> [Objective] Print every line of the material below verbatim, omitting the pictures from the output.

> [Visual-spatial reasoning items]

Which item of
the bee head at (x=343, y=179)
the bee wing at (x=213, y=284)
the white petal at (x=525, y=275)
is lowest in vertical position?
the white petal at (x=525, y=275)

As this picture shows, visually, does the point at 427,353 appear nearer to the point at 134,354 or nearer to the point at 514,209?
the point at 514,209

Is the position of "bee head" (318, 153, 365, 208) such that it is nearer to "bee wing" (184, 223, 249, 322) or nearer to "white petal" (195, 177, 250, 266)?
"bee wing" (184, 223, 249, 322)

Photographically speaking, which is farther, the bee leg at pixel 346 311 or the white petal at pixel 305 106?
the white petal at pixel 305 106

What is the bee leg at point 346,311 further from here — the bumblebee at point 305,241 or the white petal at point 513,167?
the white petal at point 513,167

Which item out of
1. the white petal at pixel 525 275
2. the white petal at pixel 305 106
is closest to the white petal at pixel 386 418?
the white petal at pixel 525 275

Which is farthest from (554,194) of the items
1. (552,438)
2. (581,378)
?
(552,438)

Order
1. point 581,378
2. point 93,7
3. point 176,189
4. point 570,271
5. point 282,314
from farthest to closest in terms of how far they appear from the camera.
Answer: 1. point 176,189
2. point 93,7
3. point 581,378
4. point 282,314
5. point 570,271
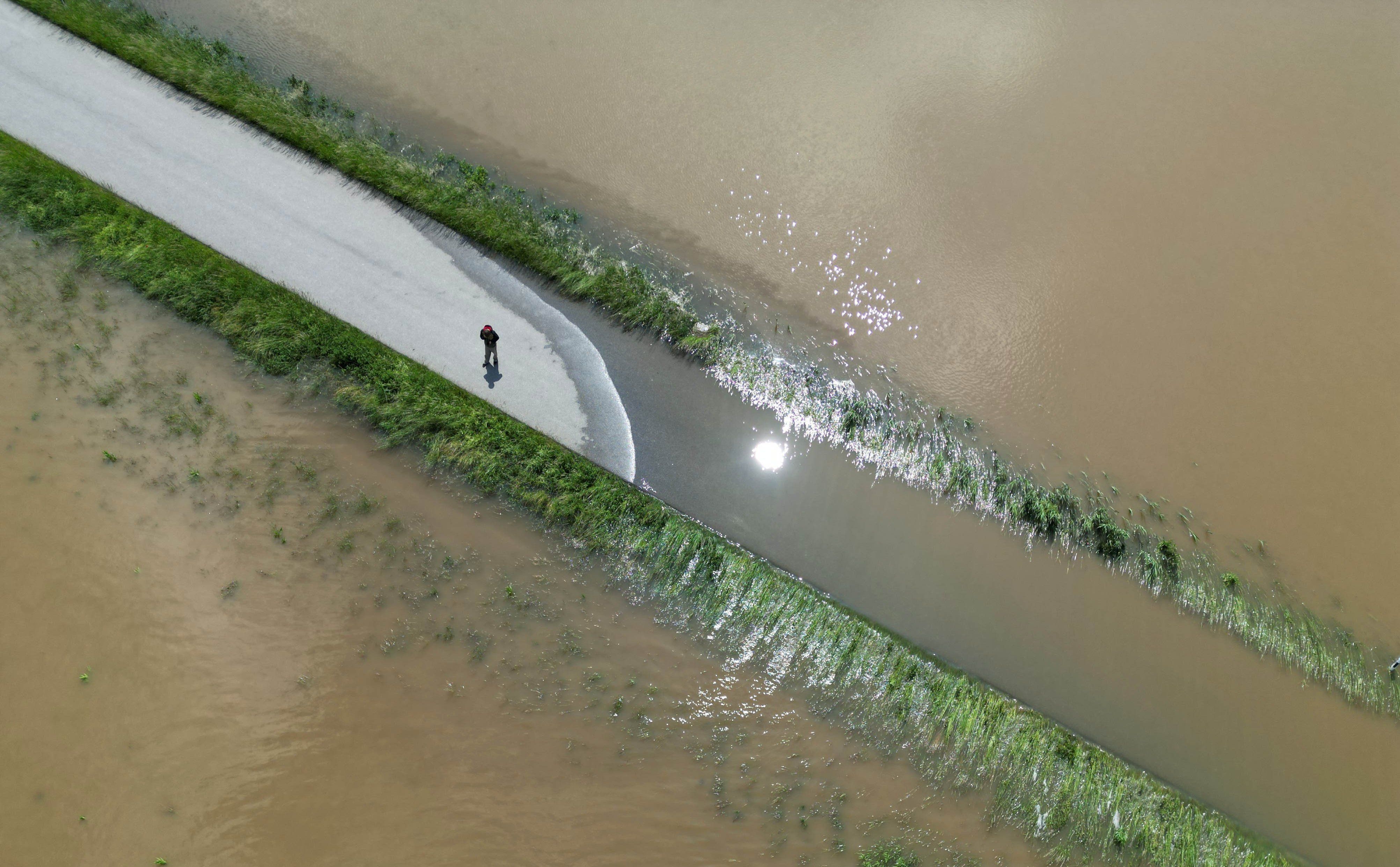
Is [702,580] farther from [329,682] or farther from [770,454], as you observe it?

> [Task output]
Which item of
the bee head at (x=343, y=179)
the bee wing at (x=213, y=284)
the white petal at (x=525, y=275)
is lowest in vertical position?
the white petal at (x=525, y=275)

As this picture shows, visually, does the point at 427,353 appear nearer to the point at 134,354 or nearer to the point at 514,209?
the point at 514,209

Is the position of "bee head" (318, 153, 365, 208) such that it is nearer to "bee wing" (184, 223, 249, 322) or nearer to "white petal" (195, 177, 250, 266)?
"bee wing" (184, 223, 249, 322)

Photographically speaking, which is farther, the bee leg at pixel 346 311 or the white petal at pixel 305 106?
the white petal at pixel 305 106

What is the bee leg at point 346,311 further from here — the bumblebee at point 305,241 or the white petal at point 513,167?
the white petal at point 513,167

Which item out of
1. the white petal at pixel 525 275
2. the white petal at pixel 305 106
is closest to the white petal at pixel 386 418?
the white petal at pixel 525 275

Which is farthest from (554,194) of the items
1. (552,438)
2. (581,378)
?
(552,438)

Order
1. point 581,378
2. point 93,7
3. point 176,189
4. point 570,271
5. point 282,314
from farthest to closest in terms of how far they appear from the camera.
Answer: 1. point 176,189
2. point 93,7
3. point 581,378
4. point 282,314
5. point 570,271
Is [702,580] farther from [329,682] or farther from [770,454], as you observe it?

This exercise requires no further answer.